Finding Common Ground on Intellectual Property Rights

Singapore, 26 March 2019
  • Issued by the Intellectual Property Rights Experts Group

Successful strategies against counterfeiting were some of the important lessons shared at the semi-annual gathering in Santiago, Chile, of APEC’s Intellectual Property Rights Experts Group, or IPEG.

The APEC IPEG strives to deepen a dialogue on intellectual Property (IP) policy, including for the protection and administration of IP rights in the region. It is also a forum where APEC economies share information regarding IP strategies, current initiatives, accomplishments, and generate projects aimed at capacity building.

A major point highlighted during the meeting is the enormous toll exacted by intellectual property theft. Financial losses are estimated at hundreds of billions of dollars annually and IP theft dampens entrepreneurial innovation and investor confidence. Participants reminded that economies eager to build knowledge-intensive industries but lagging in IP protections will continue to lose out on investments.

The group also reiterated that the presence of strong IP rights bolsters economic growth. For example, according to the United States Department of Commerce, protections for IP have helped create more than 45 million high-paying knowledge-intensive jobs in the U.S., which amount to some 38 per cent of value-added GDP.

To highlight the importance of a strong IP regime, Canada held a workshop on its “Project Chargeback” initiative, which relies on cooperation between banks, credit card companies, consumers and law enforcement to fight against the sale of counterfeits and to protect consumers. The workshop, funded by APEC, shared know-how and best practices on how economies can establish their own domestic version of the initiative.

- **PROMPT A**
Answer these questions using the release on intellectual property rights:
(i) In which city and country was the semi-annual gathering of the Intellectual Property Rights Experts Group held?
(ii) According to the United States Department of Commerce, how many high-paying knowledge-intensive jobs have IP protections helped create in the U.S.?
(iii) What is the name of the initiative that was the subject of Canada's workshop?

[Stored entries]
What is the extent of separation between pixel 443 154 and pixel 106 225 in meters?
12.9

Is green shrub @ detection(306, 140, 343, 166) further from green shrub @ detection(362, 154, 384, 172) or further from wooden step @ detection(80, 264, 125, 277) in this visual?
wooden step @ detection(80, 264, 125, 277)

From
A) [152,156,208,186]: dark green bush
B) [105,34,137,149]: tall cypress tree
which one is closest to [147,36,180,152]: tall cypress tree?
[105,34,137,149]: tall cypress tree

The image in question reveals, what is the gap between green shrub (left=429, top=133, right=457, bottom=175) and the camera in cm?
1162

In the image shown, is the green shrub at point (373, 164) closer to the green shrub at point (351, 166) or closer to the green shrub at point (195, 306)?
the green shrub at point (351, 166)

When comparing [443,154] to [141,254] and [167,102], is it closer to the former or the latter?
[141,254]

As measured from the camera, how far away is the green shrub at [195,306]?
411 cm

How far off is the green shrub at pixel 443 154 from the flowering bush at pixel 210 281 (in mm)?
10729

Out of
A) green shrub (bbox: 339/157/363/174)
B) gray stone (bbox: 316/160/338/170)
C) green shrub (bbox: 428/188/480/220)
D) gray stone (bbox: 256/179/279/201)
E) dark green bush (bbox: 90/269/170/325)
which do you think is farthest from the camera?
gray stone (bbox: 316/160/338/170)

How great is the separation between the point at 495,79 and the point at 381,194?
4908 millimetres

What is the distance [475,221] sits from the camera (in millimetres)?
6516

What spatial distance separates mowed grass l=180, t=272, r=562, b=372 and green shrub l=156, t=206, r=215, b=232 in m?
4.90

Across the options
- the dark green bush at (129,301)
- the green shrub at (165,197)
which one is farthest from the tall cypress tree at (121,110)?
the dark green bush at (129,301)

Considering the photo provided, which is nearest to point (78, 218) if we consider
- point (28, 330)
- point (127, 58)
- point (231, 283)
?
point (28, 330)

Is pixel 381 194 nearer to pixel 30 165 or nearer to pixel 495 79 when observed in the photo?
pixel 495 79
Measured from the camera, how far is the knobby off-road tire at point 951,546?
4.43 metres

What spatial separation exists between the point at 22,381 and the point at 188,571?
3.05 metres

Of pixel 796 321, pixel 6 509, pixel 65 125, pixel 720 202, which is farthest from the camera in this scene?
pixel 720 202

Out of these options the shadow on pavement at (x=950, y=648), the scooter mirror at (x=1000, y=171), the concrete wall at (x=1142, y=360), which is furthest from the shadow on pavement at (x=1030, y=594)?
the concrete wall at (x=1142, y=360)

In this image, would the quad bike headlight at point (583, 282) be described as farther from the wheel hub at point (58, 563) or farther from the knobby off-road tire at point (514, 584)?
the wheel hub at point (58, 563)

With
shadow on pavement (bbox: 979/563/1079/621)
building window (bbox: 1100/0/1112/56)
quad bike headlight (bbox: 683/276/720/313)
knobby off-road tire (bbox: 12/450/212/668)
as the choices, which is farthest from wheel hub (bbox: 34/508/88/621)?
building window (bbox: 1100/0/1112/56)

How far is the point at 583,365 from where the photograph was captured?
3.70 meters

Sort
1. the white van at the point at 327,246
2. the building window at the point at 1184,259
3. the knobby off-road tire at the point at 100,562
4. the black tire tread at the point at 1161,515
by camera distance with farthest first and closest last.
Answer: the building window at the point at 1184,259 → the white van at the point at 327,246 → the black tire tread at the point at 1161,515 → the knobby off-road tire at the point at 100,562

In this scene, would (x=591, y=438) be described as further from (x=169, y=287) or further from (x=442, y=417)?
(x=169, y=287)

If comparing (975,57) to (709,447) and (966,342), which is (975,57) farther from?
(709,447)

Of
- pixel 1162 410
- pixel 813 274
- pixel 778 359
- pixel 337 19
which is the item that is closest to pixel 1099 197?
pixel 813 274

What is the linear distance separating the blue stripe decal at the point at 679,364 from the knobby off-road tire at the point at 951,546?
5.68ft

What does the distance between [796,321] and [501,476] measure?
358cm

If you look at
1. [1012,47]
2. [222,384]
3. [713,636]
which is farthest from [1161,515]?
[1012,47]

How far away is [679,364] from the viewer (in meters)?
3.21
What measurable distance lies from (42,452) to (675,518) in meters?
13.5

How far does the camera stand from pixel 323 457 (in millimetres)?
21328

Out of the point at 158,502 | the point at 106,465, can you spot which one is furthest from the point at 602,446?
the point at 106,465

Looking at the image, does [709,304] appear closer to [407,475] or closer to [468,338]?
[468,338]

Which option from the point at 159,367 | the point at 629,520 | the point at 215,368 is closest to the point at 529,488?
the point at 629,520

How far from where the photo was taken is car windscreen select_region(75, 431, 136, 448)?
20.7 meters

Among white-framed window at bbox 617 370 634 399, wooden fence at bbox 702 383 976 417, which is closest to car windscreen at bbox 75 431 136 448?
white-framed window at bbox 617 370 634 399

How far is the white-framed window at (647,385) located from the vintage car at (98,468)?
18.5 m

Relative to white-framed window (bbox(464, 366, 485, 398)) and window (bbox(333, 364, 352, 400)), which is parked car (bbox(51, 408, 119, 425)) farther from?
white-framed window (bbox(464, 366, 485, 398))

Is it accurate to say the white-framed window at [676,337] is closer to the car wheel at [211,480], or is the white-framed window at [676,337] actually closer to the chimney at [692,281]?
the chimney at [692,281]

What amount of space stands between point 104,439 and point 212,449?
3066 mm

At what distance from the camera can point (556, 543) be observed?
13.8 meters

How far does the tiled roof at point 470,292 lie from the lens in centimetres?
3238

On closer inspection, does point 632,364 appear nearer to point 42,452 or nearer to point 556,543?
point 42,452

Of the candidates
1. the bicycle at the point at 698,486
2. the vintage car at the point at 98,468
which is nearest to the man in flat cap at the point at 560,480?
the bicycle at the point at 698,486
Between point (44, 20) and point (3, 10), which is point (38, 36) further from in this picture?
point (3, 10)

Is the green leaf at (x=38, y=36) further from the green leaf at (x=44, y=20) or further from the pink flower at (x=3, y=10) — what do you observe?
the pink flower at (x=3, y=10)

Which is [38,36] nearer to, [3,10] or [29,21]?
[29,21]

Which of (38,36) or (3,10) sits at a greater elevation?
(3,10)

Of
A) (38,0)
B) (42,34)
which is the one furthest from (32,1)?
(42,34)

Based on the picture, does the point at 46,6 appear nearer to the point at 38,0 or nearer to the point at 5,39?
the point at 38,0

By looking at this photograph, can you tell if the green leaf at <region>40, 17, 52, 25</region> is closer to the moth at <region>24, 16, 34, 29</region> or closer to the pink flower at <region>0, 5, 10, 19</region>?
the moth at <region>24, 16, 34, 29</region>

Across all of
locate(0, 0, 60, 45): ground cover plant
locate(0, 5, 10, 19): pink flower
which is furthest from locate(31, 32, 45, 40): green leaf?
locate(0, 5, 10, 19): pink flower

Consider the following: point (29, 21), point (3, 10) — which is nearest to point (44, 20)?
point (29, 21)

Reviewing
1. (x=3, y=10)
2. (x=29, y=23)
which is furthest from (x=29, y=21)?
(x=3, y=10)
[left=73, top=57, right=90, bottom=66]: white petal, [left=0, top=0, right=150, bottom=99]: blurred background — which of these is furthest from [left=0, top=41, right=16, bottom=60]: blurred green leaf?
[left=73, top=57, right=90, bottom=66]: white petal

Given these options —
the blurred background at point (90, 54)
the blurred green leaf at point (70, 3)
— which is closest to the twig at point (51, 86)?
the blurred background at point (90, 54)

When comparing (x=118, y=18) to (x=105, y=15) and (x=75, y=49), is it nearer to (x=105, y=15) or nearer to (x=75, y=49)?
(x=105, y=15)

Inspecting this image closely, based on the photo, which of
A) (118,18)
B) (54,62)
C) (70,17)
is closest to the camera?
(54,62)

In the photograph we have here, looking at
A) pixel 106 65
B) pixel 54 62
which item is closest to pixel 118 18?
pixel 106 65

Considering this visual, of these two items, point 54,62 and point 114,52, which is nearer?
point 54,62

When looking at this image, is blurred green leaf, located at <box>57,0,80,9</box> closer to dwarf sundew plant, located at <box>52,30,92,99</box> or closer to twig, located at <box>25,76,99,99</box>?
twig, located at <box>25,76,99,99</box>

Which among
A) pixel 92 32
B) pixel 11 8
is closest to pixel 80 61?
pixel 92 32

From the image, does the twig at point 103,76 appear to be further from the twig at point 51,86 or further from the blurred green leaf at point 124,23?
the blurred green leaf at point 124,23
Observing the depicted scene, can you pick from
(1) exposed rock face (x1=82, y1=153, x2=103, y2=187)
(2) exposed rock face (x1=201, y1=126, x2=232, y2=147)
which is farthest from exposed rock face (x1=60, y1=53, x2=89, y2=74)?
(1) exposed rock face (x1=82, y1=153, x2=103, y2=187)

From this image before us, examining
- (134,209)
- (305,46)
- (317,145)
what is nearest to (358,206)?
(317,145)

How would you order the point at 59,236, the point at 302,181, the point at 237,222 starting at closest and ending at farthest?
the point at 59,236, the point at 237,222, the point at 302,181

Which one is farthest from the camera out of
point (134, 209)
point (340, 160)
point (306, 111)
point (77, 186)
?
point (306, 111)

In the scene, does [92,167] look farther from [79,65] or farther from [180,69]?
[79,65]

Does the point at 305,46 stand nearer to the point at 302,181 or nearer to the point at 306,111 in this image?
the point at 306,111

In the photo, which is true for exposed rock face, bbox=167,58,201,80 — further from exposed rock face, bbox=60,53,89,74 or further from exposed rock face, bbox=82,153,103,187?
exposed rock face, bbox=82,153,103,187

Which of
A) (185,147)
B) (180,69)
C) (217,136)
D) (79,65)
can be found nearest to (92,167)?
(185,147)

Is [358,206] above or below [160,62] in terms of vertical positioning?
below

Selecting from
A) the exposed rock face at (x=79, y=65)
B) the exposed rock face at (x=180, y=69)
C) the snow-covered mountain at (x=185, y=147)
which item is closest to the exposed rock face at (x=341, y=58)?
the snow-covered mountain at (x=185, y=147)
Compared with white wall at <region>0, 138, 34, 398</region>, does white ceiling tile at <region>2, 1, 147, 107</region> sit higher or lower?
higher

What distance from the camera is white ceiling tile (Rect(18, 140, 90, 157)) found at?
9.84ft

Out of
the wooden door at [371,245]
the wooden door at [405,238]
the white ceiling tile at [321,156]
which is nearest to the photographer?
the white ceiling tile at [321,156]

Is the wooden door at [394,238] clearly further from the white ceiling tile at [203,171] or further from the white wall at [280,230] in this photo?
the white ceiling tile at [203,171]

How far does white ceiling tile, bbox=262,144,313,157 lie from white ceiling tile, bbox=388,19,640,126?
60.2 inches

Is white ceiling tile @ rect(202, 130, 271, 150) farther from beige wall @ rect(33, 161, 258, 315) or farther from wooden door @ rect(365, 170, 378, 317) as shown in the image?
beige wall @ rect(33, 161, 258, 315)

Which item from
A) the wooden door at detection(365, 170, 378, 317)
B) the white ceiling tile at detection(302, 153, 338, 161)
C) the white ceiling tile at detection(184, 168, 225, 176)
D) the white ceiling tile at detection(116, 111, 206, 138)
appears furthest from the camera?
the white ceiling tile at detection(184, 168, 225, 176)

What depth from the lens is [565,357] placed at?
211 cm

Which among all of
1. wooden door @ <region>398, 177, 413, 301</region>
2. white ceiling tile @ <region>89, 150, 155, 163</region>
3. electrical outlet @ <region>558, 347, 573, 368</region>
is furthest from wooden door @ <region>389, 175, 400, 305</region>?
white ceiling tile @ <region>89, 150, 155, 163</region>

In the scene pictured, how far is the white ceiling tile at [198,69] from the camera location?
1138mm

- **PROMPT B**
Output everything in the stored entries from the line containing "What depth from" down to the final line of the entries as a Markdown table with the columns "Row" and "Text". Give each line its own numbered row and leave out blank lines.

- **FULL ANSWER A**
(i) Santiago, Chile
(ii) More than 45 million
(iii) "Project Chargeback"

- **FULL ANSWER B**
| Row | Text |
|---|---|
| 1 | What depth from the lens is [565,357] placed at? |
| 2 | 211 cm |
| 3 | Which among all of |
| 4 | 1. wooden door @ <region>398, 177, 413, 301</region> |
| 5 | 2. white ceiling tile @ <region>89, 150, 155, 163</region> |
| 6 | 3. electrical outlet @ <region>558, 347, 573, 368</region> |
| 7 | is furthest from wooden door @ <region>389, 175, 400, 305</region>? |
| 8 | white ceiling tile @ <region>89, 150, 155, 163</region> |
| 9 | In the scene pictured, how far is the white ceiling tile at [198,69] from the camera location? |
| 10 | 1138mm |